→ **Extracted information**
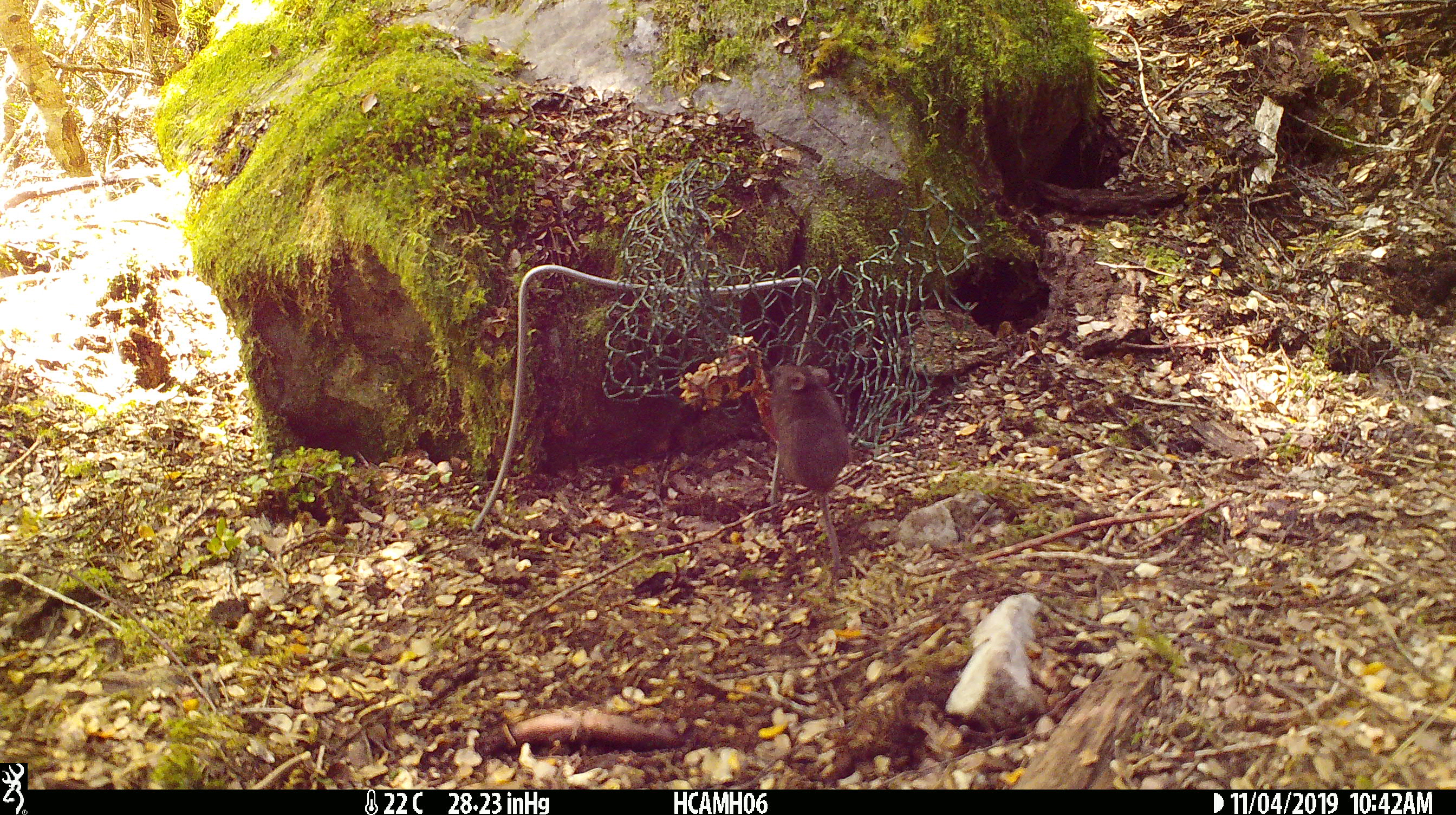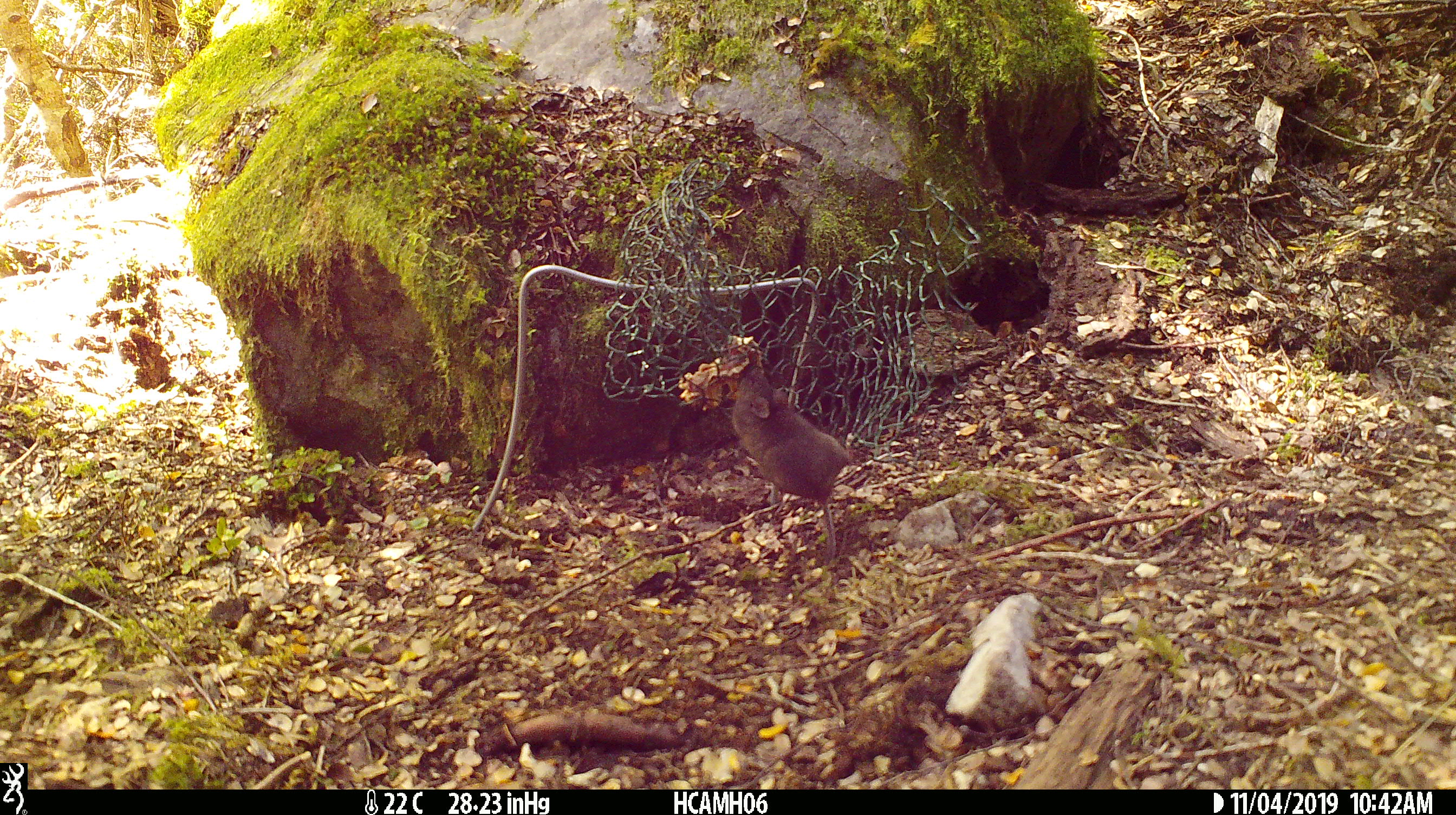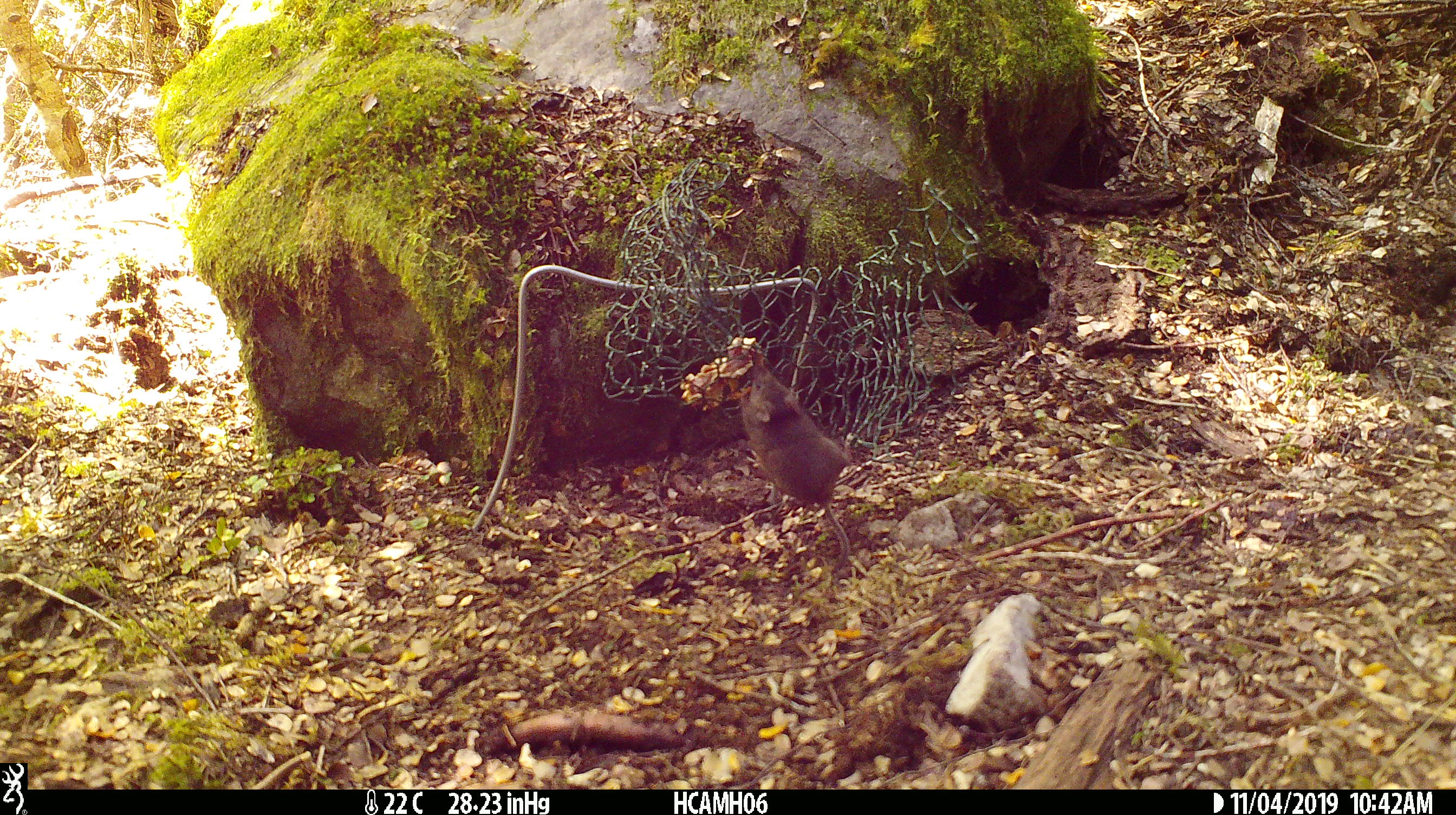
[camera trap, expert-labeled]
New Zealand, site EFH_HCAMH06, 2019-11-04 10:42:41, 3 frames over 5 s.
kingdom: Animalia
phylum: Chordata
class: Mammalia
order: Rodentia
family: Muridae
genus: Mus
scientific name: Mus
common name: mouse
Mouse (Mus).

→ **What is required**
Return all the lines above exactly; none of the pictures should appear.

→ **Written response**
[camera trap, expert-labeled]
New Zealand, site EFH_HCAMH06, 2019-11-04 10:42:41, 3 frames over 5 s.
kingdom: Animalia
phylum: Chordata
class: Mammalia
order: Rodentia
family: Muridae
genus: Mus
scientific name: Mus
common name: mouse
Mouse (Mus).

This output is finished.